Your dog is safe with simple canned pumpkin that hasn’t had any additional sweeteners, additives, or fillers, as well as plain fresh pumpkin and pumpkin flesh.
Dr. Woodnutt advises against using canned pumpkin that is sugar-free. She told us that the primary issue is with sugar-free canned pumpkin since it might contain xylitol. The best course of action is to stay away from all of these except 100% pumpkin because the components in all of these vary with time (and our knowledge of toxins also grows).
Steer Clear of Some Pumpkin Parts
There are variations among pumpkin components. Observe the following guidelines if you give your dog fresh pumpkin:
- Avoid eating pumpkin pulp, which is the stringy, mushy portion in the core.
- As indigestion and upset stomach are typically the problems you are trying to treat by giving your dog pumpkin in the first place, feeding them pumpkin skin and stems might exacerbate these problems.
Carved Pumpkins Are a No-Go
Don’t feed your dog an old Jack o’lantern as a treat! The bacteria and mold that can grow on carved pumpkins, especially ones that have been left outside for some time, can make your beloved pet rather ill (which is scary).
How to Prepare Pumpkin for Your Dog
If you want to offer your dog simple, fresh pumpkin, bake it first until it is mushy. Before serving, take out the pumpkin seeds and let the dish cool. You may eat canned pumpkin puree straight out of the can, and you can use this simple method to make your own pumpkin puree. But let’s face it—for your furry child, you’ll probably want to turn the volume up a notch. Using items you may purchase at the grocery store or already have at home, Dr. Sievert provided us the following recipe for homemade pumpkin treats:
- 2.5 cups oat or whole wheat flour
- 2 eggs
- 3/4 cup pureed pumpkin
- 3 teaspoons of almond or peanut butter
All of these ingredients should be melted in the oven, combined, formed into little cookies, and then baked for 30 minutes at 180F.
Save the Seeds
Oils found in pumpkin seeds are excellent for your dog’s urinary system and may aid with canine incontinence. Ask your vet if adding pumpkin seeds to your dog’s diet can support urinary health if your dog urinates a little bit too much. Omega 3 fatty acids, which have anti-inflammatory characteristics and may aid in kidney stone removal, are also abundant in the seeds.
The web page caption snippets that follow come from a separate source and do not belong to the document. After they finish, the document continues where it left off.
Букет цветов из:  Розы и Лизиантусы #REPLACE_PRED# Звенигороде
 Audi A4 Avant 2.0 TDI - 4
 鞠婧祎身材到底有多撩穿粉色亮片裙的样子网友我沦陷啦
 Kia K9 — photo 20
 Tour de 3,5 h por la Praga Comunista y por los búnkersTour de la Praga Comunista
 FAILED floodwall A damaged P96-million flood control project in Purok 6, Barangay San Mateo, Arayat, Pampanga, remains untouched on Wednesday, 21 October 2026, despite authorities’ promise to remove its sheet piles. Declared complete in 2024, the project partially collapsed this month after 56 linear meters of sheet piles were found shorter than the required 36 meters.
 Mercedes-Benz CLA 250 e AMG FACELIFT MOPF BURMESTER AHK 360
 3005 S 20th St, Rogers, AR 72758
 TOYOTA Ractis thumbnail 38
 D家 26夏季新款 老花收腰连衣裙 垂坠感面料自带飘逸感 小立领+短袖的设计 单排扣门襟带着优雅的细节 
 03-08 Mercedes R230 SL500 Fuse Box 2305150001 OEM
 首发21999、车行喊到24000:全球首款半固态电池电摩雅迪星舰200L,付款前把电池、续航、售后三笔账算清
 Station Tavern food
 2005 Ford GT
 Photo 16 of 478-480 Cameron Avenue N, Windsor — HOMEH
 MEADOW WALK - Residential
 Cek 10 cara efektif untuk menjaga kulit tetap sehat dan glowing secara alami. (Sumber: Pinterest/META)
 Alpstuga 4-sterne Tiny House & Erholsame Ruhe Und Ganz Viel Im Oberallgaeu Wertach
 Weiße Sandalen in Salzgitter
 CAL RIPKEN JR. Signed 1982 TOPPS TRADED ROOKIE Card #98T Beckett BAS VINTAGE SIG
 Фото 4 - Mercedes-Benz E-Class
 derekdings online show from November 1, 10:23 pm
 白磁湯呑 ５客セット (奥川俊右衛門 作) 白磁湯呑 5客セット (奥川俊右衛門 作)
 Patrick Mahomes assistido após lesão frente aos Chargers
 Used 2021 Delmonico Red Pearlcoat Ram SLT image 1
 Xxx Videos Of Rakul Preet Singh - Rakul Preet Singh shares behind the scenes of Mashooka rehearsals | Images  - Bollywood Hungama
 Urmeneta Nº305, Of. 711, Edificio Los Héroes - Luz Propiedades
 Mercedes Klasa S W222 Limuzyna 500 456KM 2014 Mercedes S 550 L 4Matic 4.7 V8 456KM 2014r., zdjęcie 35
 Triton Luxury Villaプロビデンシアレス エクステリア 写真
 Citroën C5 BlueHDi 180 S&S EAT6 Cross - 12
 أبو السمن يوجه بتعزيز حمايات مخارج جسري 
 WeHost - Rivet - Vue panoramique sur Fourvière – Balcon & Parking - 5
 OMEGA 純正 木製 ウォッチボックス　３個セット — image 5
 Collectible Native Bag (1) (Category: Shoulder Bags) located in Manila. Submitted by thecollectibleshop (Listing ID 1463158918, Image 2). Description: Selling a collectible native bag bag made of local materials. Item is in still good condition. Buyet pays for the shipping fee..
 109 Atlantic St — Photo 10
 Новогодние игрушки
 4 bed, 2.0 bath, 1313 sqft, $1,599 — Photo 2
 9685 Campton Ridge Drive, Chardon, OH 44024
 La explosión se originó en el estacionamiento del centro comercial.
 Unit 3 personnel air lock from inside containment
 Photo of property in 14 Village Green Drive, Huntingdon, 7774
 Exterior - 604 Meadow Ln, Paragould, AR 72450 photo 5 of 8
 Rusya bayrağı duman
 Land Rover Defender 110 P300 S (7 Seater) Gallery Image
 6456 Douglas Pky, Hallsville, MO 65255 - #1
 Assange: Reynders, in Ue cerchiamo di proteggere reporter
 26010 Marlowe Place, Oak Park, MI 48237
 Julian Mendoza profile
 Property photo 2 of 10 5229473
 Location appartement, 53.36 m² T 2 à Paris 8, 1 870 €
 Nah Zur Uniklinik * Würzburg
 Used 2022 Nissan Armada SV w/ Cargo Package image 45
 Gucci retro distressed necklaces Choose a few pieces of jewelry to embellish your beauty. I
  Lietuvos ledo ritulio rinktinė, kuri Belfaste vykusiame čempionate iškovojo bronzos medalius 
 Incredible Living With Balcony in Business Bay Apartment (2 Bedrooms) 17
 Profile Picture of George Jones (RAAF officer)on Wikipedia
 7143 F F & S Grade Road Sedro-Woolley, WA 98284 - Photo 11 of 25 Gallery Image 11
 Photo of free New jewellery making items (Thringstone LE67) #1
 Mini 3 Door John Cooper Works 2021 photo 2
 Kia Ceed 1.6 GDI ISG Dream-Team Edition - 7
It’s crucial to properly prepare pumpkin seeds if you decide to feed your dog.
- In general, veterinarians advise using raw, organic, unsalted pumpkin seeds that have first been roasted, peeled, and ground.
- It can be risky to give your dog only plain, uncooked pumpkin seeds because they spoil quickly. Your pumpkin seeds’ shelf life can be extended by a month by cleaning and roasting them for about an hour at 350°F. This will also enhance their flavor.
- To reduce the chance of choking, ground the roasted pumpkin seeds before putting them in your dog’s food.
- Any leftover pumpkin seeds should be packed in bags to keep them fresh.
How to Store Pumpkin for Your Dog
Most likely, you have some pumpkin left over. No issue! Here’s how to store your surplus supplies:
- Pumpkin puree can be frozen; if you want to turn it into frozen desserts, freeze it in an ice cube tray to get individual servings.
- Put the remaining pumpkin in an airtight container and keep it chilled if you plan to use it fairly soon.
Of course, at Pumpkin, we have a strong preference for pumpkin. Make an appointment with your veterinarian if you are unsure whether pumpkin is suitable for your pet or if your dog is experiencing digestive problems that pumpkin cannot resolve, particularly because Pumpkin pet insurance covers diagnosis and treatment for some digestive ailments.